**JOB ITEM A:** In the article on down payments for first-time home buyers, what share of prospective buyers think they need to put down 20% or more, according to the Freddie Mac survey?
**JOB ITEM B:** Pick up the article on down payments for first-time home buyers after its last sentence and write what comes next.
[SOURCE DOCUMENT Boundary: Start]
Saving for a home can feel like chasing a number that keeps moving. You do the math, realize how far away you are, and quietly push the idea of buying to the back of your mind. For a lot of first-time buyers, that number is 20%, and it feels non-negotiable.
The reality is that 20% down has never been a legal requirement. Some buyers can qualify with as little as 3%, 3.5%, or even 0% down depending on the loan they choose and whether they meet certain eligibility criteria. That gap between what people assume they need and what lenders actually require is one of the main reasons capable buyers wait longer than they have to.
That said, the minimum down payment is not the only number that matters. The total cash you need to close on a home includes closing costs, prepaid expenses, and other fees that can add thousands on top of whatever you put down. So while the barrier to entry may be lower than you think, getting a complete picture of your upfront costs is what actually prepares you to move forward.
This article walks through what down payments really look like for first-time buyers right now, why the 20% myth has been so persistent, and how to figure out what your real number is so you can stop guessing and start planning.
You May Not Need 20 Percent After All
The 20% down payment rule has been repeated so many times that many first-time buyers treat it as law. They set a savings goal, do the math on their target home price, and then quietly shelve the idea of buying for another few years. What makes this frustrating is that the rule was never a legal requirement to begin with.
Nearly a third of prospective homebuyers think they need a down payment of 20% or more to buy a home, according to a Freddie Mac survey. That belief is costing people time. Buyers who assume they need to hit that threshold before they can even start the process are often waiting far longer than necessary, and in a housing market where prices keep climbing, that delay can actually make buying harder, not easier.
The real minimum is much lower than most people expect. Depending on the loan type a buyer qualifies for, the required down payment can be as low as 3%, 3.5%, or even zero in certain cases. These are not loopholes or obscure programs available to a handful of people. They are standard financing options that lenders offer every day to buyers who meet the eligibility requirements.
[SOURCE DOCUMENT Boundary: End]
[INFORMATION PROVIDED Boundary: Start]
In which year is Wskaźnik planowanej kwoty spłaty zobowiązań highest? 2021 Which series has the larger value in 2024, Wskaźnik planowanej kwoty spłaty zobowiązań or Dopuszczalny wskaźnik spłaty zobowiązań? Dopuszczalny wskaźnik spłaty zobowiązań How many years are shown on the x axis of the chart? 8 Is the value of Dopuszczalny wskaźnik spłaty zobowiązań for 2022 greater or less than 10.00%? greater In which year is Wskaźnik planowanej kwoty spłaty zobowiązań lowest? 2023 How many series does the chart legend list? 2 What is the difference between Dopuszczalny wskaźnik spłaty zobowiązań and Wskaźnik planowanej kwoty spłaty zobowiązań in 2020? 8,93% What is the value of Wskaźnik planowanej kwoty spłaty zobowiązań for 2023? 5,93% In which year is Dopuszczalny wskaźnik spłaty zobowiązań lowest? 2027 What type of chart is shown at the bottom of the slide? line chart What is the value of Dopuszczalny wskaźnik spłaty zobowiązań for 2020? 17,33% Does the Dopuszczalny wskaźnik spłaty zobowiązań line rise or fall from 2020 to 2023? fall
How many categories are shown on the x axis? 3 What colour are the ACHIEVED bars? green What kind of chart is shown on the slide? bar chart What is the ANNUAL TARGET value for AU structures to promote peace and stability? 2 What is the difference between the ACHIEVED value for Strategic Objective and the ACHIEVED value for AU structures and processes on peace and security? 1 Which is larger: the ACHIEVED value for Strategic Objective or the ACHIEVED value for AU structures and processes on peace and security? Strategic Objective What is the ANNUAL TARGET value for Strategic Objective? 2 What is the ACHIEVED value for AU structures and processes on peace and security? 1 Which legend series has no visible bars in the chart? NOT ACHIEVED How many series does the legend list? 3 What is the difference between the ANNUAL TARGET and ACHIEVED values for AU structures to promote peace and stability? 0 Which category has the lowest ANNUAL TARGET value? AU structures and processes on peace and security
[INFORMATION PROVIDED Boundary: End]
**ANSWER A:** Nearly a third of them.

**ANSWER B:**
There is also an important distinction worth understanding before going further. There is a difference between the minimum down payment a loan program requires and the amount a buyer might choose to put down. A buyer could technically qualify for a loan with 3% down but decide to put down 10% anyway because it reduces their monthly payment or helps them avoid private mortgage insurance. Both choices are valid. The decision should come from informed choice, not from the assumption that 20% is the only acceptable number.
Overestimating the minimum is one of the most common reasons capable buyers delay their plans. Someone saving toward a 20% goal on a $350,000 home is aiming for $70,000 before they even consider moving forward. A buyer who knows the actual minimum might be working toward $10,500 instead, which is a completely different timeline. Getting that number right does not just change the math, it changes how achievable the whole process feels.
What First-Time Buyers Actually Put Down Today
According to data from the National Association of REALTORS® released in November 2024, the median down payment was 9% for first-time home buyers and 23% for repeat home buyers. That gap tells you a lot. First-time buyers are not walking in with 20% saved up, and they are still successfully closing on homes. The 23% figure belongs more to the repeat buyer category, people who often have equity from a previous sale to work with.
What makes the 9% figure worth paying attention to is what it sits between. It is higher than the lowest minimums available, which means most first-time buyers are not scraping by with the bare minimum. They are finding a middle ground, putting down more than 3% or 3.5% but nowhere near the traditional 20% benchmark. To make sense of these numbers, it helps to separate three distinct ideas that often get blurred together:
- The minimum allowed is the floor set by the loan type, and it can be as low as 3% on certain conventional loans or 3.5% on an FHA loan.
- The typical amount buyers use is closer to that 9% median, reflecting what buyers feel comfortable putting down once they weigh their savings, monthly payment, and financial cushion.
- The traditional 20% rule is a benchmark tied to avoiding mortgage insurance on conventional loans, not a requirement to qualify.
Seeing these as three separate targets makes the decision far less intimidating. Running the numbers on a $350,000 home shows how much the percentage choice actually matters in real dollars. At 3% down, you are looking at $10,500 upfront. At 3.5%, that becomes $12,250. At 10%, you need $35,000, and at 20%, the figure jumps to $70,000.
The difference between 3% and 20% on that same home is nearly $60,000. For a first-time buyer without a previous home sale to draw from, that gap can represent years of additional saving with no guarantee that home prices stay where they are. Smaller percentages still translate to real money, which is why building a specific savings target around your actual loan type and home price will always serve you better than aiming at a benchmark that may not apply to your situation.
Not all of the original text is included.